I'm not sure just what the definition of an organization is, so perhaps any server hosted within the EU is covered by the GDPR, but for servers outside of the EU that don't have ads (which seems like all servers currently), I don't think this would count. The example on the linked site about "goods and services" includes stuff like looking for ads tailored at European countries, so I suspect that simply serving traffic from Europe isn't enough.

The website also mentions the GDPR applies to "professional or commercial activity". There's also apparently an exception for under 250 employees. I don't even know how that works when something is entirely managed by volunteers like this currently is.

At any rate, I suspect we're a long way off from having to worry about the GDPR.

[–] CoderKat@kbin.social 10 points 2 years ago* (last edited 2 years ago)

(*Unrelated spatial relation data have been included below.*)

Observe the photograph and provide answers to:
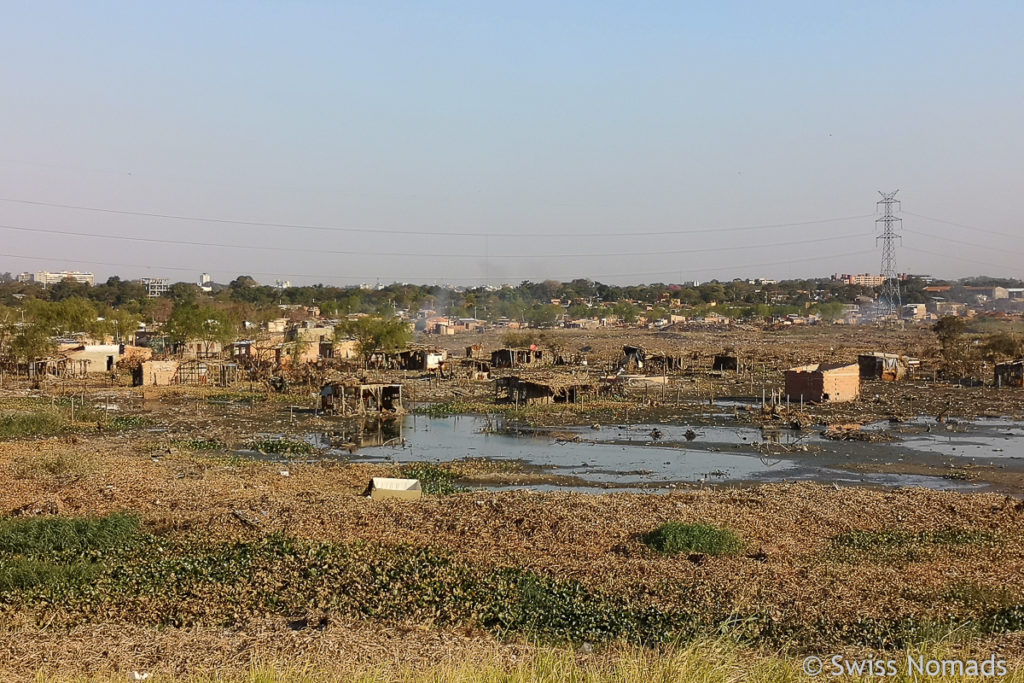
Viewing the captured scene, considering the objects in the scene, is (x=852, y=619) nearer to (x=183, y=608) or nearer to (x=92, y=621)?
(x=183, y=608)

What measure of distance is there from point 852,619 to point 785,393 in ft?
84.7

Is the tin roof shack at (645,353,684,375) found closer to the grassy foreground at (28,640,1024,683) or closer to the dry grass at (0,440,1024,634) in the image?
the dry grass at (0,440,1024,634)

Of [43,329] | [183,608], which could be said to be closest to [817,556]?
[183,608]

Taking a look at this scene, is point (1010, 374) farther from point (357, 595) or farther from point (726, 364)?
point (357, 595)

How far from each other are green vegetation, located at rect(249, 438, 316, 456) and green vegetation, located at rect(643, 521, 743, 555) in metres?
13.0

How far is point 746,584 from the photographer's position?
431 inches

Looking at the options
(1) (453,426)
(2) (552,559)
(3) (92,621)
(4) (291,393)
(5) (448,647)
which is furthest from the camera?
(4) (291,393)

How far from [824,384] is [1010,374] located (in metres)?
11.2

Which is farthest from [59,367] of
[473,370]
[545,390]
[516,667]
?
[516,667]

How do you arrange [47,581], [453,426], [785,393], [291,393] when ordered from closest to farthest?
1. [47,581]
2. [453,426]
3. [785,393]
4. [291,393]

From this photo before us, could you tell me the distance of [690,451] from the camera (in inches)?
966

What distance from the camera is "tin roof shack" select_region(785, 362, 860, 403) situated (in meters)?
33.6

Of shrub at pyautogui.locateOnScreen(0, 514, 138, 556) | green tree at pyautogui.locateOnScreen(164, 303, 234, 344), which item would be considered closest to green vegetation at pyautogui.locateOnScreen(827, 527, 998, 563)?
shrub at pyautogui.locateOnScreen(0, 514, 138, 556)

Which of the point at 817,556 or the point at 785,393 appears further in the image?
the point at 785,393
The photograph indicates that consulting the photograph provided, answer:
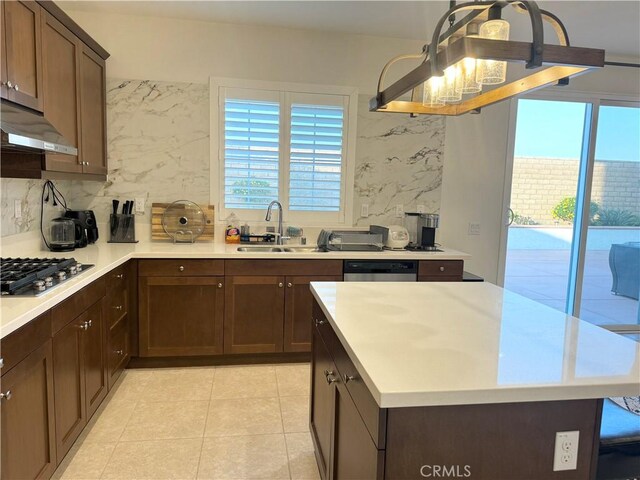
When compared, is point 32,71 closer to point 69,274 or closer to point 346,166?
point 69,274

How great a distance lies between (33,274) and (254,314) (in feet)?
5.44

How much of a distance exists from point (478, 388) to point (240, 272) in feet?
7.95

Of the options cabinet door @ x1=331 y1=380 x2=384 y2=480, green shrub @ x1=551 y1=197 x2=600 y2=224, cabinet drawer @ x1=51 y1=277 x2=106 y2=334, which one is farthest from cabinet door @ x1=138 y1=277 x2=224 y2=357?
green shrub @ x1=551 y1=197 x2=600 y2=224

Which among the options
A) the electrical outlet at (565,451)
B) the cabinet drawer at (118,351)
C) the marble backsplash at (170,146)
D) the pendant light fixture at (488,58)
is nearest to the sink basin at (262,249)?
the marble backsplash at (170,146)

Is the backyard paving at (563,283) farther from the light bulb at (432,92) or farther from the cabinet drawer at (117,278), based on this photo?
the cabinet drawer at (117,278)

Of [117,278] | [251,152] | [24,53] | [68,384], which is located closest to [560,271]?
[251,152]

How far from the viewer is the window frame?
3.71 metres

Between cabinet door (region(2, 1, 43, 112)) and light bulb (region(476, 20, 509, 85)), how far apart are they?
2.06m

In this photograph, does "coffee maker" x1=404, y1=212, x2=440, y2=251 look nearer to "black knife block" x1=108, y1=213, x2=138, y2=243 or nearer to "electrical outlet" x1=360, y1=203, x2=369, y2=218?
"electrical outlet" x1=360, y1=203, x2=369, y2=218

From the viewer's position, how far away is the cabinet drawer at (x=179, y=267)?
3145 millimetres

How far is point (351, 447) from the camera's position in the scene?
1.41 m

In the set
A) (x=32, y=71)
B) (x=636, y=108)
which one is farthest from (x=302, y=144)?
(x=636, y=108)

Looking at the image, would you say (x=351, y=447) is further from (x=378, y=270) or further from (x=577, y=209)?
(x=577, y=209)

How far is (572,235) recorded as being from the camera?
447 cm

Honestly, I kinda question how good of a time investment it is to try and allow deletion from the public facing parts of the internet, given the numerous places where your content will be cached or otherwise stored.

There is certainly some value in simply making it as hard as possible to find things you want to delete. Why let perfect be the enemy of good, after all. There's plenty of types of content we certainly want to do our best at deleting even if we can't be perfect. Eg, do you wanna be the one to tell a revenge porn victim, "sorry, we can't make it harder to find the content that harms you because we can't delete all of it anyway"?

But at the same time, development time is limited. Everything is a trade off. We do have to decide what is most important, because we can't do it all immediately. The fact we can't actually delete everything does have to be a factor in this prioritization, too.

There is something to be said about ensuring people know and understand that nothing can truly be 100% deleted once it's posted on the internet. Not that Lemmy is doing good about that, either (especially since deleted comments apparently lie about being deleted).

All this said, I do think federated, reliable deletion is critical for illegal content. Such content needs to be removed quickly and easily from as many places as possible. Without this, instance owners are put at considerable legal risk. This risk poses a threat to the scalability of the Fediverse.

[–] CoderKat@kbin.social 2 points 2 years ago (2 children)

Agreed. I don't see the point in trying to ban something before it exists and before we even know anything about how it would work. I get it, Meta has done some shit. But on the other hand, having such a big player in the Fediverse could be huge for its growth, especially since the Fediverse has a serious UX issue and UX is Meta's strength.

I don't really understand the privacy concerns. Just don't use their instances? Have y'all seen how the Fediverse already works? Stuff like your votes are already public and that can't be easily changed. And a nifty thing is that if Meta makes a product for the Fediverse that is federated, it's just as easy for its users to migrate to another Fediverse platform if we find out Meta pulls some shit.